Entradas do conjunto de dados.
=======

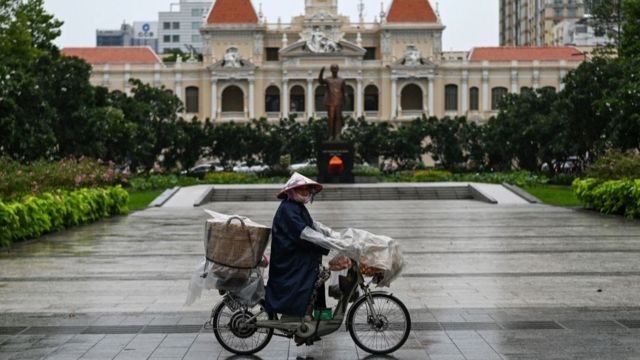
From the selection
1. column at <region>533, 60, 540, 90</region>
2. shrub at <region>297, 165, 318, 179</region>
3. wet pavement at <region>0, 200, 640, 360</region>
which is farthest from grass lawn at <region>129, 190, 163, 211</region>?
column at <region>533, 60, 540, 90</region>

=======

DESCRIÇÃO DO EXERCÍCIO. Reproduza todas as linhas da listagem acima, aplicando a escala de 1,25 apenas às coordenadas das respostas e arredondando cada valor para o inteiro mais próximo (frações de 0,5 para cima). Mantenha as demais linhas como estão e omita as imagens.

RESPOSTA DO EXERCÍCIO.
From the selection
1. column at <region>533, 60, 540, 90</region>
2. shrub at <region>297, 165, 318, 179</region>
3. wet pavement at <region>0, 200, 640, 360</region>
which is farthest from grass lawn at <region>129, 190, 163, 211</region>?
column at <region>666, 75, 675, 113</region>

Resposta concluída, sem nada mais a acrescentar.